DO NOT MISS THE BOAT. You do not want to be That Person, who will later end up as comedian fodder. Trust me. 

But just in case…

15. Spend the extra hundred bucks getting trip insurance.

I never travel anywhere without it, and definitely don’t go on any cruises without it. A recommended website is InsureMyTrip.com, which will give you quotes across several insurers. You can pick the coverage you need and want (trip cancellation, trip interruption, etc.) and it will give you a price. 

And if you are the person who ends up stranded on an island because you missed the boat, this insurance can, and will, without fail, save your skin. 

16. The final night of the cruise – be ready.

Cruise debarkation is every bit as tedious as the embarkation, but seeing as the party doesn’t end on the last night, here’s a couple of tips:

- Have your Travel Outfit laid out.

- Have the barest toiletry essentials still unpacked, and no more

- Have a small tote/beach bag at the ready. 

This is how debarkation works: usually, you have two options to get yourself and your bags off the ship. Assisted debarkation, wherein your bags are collected the night before and you claim them on a carousel a la airport style, or self-debarkation, wherein you wheel off your own. Sometimes, the ship will forward your bags along to your hometown as well, so by the time you land, you claim your bags at the airport. 

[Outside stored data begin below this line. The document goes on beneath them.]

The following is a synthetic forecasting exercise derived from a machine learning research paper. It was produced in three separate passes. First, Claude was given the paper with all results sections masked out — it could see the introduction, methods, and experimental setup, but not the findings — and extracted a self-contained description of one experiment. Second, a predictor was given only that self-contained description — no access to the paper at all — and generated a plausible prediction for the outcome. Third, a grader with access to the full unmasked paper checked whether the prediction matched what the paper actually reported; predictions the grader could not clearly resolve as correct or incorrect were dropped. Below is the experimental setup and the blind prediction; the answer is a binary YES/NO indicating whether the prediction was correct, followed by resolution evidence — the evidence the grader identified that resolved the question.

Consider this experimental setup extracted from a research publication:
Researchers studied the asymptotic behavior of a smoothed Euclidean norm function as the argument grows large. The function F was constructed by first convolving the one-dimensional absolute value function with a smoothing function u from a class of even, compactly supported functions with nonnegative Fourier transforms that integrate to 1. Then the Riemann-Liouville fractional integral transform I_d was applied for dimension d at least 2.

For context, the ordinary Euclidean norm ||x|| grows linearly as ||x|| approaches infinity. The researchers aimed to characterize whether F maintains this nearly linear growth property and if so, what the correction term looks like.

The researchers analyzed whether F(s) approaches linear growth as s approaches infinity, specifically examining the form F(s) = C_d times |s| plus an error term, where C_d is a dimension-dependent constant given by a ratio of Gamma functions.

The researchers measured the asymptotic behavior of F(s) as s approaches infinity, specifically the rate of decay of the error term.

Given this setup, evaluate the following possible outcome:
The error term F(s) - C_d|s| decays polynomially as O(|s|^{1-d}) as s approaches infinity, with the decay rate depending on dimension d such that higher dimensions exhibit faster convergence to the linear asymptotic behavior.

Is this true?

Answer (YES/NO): NO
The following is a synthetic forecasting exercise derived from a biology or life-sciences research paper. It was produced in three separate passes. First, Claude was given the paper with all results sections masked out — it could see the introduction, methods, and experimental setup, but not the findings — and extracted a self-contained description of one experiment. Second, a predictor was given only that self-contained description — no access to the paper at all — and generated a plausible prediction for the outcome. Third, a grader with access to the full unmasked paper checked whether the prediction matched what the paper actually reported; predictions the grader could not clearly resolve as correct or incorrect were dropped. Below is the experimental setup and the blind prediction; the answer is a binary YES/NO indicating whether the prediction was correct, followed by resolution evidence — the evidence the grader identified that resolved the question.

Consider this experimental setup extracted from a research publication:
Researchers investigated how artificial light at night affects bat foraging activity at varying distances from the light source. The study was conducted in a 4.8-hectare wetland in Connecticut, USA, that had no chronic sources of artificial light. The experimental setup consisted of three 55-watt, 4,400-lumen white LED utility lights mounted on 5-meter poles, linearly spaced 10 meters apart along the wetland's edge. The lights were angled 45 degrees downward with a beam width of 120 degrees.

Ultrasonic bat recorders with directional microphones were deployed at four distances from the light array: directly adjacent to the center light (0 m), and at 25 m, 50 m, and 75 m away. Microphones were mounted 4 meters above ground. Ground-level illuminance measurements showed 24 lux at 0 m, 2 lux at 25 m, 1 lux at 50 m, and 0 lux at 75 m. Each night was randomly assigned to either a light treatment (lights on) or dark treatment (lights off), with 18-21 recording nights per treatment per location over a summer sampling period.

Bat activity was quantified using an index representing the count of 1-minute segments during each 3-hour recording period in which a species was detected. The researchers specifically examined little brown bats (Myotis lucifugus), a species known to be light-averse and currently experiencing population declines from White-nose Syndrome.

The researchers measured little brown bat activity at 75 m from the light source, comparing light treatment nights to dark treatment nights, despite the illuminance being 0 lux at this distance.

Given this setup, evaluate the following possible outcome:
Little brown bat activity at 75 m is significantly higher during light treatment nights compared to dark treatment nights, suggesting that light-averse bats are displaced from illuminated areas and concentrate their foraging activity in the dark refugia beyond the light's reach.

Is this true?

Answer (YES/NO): NO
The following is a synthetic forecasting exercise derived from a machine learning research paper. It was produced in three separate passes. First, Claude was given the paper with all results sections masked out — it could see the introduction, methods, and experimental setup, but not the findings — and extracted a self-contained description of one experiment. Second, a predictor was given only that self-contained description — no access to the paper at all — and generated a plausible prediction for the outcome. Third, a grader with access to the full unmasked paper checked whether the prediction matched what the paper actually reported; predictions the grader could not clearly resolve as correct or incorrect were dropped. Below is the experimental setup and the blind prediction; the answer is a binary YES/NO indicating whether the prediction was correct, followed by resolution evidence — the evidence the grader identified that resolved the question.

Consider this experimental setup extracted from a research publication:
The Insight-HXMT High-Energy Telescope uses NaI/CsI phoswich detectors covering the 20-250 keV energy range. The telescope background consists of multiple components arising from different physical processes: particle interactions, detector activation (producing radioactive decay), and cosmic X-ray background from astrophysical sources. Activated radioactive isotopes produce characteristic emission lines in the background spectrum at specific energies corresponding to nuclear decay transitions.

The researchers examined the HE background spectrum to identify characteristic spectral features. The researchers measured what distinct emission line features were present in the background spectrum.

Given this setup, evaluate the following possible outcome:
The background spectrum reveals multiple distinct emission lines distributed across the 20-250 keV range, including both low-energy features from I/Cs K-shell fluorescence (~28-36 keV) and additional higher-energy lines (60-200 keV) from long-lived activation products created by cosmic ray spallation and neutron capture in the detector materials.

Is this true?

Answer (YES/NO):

My favorite is the assisted debarkation, because that’s when I don’t have to worry about the big suitcase, and I am prepped in advance well enough that by the time I’m off the ship, all I do is zip to the airport and go home. 

Which is why I say: make sure you have the Very Barest Essentials and your Travel Outfit ready, and a small tote bag. 

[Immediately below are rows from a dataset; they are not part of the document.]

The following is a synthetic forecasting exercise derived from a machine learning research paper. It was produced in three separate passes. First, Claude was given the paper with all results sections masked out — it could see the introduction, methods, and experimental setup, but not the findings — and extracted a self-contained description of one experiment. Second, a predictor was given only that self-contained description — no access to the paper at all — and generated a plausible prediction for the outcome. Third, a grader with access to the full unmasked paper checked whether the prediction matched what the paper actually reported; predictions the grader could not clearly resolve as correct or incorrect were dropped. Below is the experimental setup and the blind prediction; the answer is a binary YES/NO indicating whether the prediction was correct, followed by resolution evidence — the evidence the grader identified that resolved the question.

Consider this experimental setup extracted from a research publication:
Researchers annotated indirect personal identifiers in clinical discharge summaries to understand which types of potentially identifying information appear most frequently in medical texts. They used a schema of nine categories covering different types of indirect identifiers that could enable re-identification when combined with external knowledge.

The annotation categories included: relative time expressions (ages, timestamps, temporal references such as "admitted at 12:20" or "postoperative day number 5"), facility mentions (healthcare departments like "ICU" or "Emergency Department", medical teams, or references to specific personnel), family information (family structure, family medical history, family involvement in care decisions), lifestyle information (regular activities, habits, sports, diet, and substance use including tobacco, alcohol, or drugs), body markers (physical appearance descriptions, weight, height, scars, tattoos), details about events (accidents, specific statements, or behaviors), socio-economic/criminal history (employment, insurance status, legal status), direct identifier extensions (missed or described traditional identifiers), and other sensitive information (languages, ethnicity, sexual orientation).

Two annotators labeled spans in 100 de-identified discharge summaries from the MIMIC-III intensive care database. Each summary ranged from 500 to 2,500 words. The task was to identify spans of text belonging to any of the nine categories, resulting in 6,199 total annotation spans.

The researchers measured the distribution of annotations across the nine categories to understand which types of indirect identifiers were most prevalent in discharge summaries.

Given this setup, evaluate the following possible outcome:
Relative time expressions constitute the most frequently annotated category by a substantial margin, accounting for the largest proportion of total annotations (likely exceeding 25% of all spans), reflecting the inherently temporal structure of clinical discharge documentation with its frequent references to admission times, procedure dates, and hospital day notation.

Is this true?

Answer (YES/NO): YES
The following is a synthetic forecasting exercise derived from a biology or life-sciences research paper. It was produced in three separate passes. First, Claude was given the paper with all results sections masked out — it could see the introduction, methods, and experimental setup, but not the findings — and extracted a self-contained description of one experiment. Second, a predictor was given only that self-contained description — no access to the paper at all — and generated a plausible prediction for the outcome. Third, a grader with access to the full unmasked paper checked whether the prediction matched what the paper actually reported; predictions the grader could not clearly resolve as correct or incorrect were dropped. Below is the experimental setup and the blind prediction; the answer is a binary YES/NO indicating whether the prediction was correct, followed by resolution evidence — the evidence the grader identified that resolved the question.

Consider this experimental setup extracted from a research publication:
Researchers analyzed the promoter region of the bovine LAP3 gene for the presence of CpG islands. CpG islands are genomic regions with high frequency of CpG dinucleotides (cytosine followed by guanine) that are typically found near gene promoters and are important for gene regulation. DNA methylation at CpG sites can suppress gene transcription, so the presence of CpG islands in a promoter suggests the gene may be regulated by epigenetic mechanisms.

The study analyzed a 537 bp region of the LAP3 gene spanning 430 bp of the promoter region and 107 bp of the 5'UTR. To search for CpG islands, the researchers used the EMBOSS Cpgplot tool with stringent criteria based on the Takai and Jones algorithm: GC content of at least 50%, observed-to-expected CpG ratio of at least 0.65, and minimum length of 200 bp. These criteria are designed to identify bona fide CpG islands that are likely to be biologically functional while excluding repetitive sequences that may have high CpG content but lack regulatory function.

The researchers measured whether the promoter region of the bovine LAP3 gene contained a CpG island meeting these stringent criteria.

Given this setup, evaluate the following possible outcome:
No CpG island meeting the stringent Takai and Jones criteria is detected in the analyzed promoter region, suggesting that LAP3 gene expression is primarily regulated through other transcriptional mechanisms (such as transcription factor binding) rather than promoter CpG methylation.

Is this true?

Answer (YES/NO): NO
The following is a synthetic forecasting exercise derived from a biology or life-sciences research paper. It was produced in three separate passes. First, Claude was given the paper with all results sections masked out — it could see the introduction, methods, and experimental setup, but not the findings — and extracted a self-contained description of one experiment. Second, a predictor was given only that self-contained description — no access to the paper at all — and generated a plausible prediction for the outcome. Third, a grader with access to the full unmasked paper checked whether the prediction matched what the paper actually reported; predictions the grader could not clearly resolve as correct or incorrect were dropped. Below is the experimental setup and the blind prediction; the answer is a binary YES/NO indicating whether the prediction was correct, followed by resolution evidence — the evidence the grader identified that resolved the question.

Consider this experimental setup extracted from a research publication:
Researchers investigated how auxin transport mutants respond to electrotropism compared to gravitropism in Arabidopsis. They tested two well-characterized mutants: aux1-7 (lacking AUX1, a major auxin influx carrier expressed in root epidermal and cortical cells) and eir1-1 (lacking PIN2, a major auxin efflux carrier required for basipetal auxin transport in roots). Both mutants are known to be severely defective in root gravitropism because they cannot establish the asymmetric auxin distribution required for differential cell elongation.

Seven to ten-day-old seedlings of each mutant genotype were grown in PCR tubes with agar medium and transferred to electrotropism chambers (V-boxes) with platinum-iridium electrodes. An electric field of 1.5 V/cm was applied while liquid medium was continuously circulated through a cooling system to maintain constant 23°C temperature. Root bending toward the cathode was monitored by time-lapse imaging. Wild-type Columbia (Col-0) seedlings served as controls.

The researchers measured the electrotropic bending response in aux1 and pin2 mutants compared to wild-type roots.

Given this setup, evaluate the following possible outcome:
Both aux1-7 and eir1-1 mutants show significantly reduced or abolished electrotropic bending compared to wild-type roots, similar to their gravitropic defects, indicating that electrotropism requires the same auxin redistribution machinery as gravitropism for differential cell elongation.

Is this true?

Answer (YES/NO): NO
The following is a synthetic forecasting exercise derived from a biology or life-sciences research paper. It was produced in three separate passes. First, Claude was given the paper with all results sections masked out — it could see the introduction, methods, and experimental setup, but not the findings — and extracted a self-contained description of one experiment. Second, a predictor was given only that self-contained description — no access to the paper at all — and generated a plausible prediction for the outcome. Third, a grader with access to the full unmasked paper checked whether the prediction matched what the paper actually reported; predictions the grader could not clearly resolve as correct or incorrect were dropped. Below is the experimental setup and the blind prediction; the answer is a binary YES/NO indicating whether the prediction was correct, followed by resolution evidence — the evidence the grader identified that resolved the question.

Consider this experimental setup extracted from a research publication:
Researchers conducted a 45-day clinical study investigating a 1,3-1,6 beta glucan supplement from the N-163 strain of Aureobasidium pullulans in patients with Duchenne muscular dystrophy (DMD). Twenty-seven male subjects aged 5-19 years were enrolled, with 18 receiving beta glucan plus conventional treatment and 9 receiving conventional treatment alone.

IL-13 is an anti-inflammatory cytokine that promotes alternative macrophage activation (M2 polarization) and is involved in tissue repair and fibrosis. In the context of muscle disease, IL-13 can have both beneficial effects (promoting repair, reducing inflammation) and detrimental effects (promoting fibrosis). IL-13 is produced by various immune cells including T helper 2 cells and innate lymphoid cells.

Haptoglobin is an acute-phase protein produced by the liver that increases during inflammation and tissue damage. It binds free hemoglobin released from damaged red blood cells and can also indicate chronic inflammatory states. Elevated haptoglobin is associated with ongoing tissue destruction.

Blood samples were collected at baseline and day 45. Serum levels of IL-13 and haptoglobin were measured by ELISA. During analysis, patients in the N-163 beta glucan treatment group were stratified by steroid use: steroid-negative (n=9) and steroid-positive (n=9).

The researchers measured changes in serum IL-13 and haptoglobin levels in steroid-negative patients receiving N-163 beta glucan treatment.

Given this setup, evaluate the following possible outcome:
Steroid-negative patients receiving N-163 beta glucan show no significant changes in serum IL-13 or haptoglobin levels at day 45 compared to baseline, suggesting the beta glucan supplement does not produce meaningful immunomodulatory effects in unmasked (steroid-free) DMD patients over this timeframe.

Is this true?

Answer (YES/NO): NO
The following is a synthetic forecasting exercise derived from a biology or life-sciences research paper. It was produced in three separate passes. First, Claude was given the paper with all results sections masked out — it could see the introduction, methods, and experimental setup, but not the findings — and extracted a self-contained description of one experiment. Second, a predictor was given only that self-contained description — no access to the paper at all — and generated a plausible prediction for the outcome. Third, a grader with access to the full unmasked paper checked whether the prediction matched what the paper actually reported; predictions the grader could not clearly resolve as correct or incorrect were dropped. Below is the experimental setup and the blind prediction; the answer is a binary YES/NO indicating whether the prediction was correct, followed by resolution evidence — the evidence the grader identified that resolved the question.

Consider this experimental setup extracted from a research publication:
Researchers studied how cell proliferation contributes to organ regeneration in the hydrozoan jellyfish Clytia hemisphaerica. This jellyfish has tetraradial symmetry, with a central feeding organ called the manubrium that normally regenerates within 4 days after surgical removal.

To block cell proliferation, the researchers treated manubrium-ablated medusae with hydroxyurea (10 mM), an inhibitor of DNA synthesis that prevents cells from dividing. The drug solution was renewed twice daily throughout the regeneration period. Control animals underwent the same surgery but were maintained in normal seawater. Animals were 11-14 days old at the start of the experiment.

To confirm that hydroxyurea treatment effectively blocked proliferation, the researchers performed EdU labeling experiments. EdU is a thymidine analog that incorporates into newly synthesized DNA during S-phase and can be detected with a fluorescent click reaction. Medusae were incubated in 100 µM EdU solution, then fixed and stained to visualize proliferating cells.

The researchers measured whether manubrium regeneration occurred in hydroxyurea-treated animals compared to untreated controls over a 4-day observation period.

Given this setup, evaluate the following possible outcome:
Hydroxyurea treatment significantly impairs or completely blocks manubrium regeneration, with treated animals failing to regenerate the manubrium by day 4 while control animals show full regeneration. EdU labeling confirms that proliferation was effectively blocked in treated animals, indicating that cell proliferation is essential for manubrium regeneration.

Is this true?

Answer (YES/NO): YES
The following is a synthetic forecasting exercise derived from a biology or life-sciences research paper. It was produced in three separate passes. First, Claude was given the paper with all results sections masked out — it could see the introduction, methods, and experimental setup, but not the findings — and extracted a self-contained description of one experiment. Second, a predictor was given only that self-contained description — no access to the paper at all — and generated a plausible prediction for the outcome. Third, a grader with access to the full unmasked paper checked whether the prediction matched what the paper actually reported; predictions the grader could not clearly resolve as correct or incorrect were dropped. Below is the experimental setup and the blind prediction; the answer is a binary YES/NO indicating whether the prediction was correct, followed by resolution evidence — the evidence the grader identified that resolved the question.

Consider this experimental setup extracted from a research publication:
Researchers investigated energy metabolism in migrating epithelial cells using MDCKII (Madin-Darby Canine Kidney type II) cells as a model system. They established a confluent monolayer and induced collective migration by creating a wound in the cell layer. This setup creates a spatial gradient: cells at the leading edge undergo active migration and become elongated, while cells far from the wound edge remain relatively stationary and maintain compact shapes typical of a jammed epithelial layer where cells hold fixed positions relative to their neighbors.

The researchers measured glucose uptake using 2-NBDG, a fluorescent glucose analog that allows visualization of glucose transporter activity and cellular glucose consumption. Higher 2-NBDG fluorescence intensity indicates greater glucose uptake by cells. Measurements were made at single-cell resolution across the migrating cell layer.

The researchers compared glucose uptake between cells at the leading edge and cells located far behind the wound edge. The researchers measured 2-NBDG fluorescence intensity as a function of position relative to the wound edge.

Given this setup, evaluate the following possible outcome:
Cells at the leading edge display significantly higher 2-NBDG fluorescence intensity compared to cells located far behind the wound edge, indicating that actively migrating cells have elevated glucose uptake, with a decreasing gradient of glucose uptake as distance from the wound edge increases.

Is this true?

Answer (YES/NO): NO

Suppose I’m in a dress for the final show of the night. I put out my suitcase at around 10pm-midnight. That’s when they’re collected. I’m not going to the airport in my dress, so I keep my sweats, contact lens solution, and sneakers out of my suitcase. By the time the porters haul away my suitcase, what do I have to carry off the ship? My camera bag, my little tote that contains my dress and shoes from the night before…and I’m dressed in my comfy sweats. When I reunite with my suitcase, I stuff the tote into the suitcase and to the airport!

The best thing about all these cruises is that you will make a million new friends. I mean it. I met a lot of my current clients and friends on board the cruises. Even if you come alone, you’re never alone. You become A Family on the ship, and it’s a family that, if CapJazz is any example, is several thousand people strong. 

At least once in your lifetime, do a music cruise. It’s so well worth it. 

K.G.

ETA, w/THANKS TO MONICA: 

COMFORTABLE SHOES.

Trust me, ladies…you do NOT want to get the stilettos out on any night but formal night, if your cruise has one. Capital Jazz does NOT have formal nights, but I see people dress up for dinner and steakhouse meals. OK, that is cool. HOWEVER: you do not want to have your very-high heels on unless you know that 1. they’re comfy and 2. you can keep your balance in them. The ship does lurch. The thresholds are nearly always slightly raised. The last thing you want is to have a sprained ankle or take a fall because of your footwear. 

Fold-a-flats are a saving grace. So are flip-flops.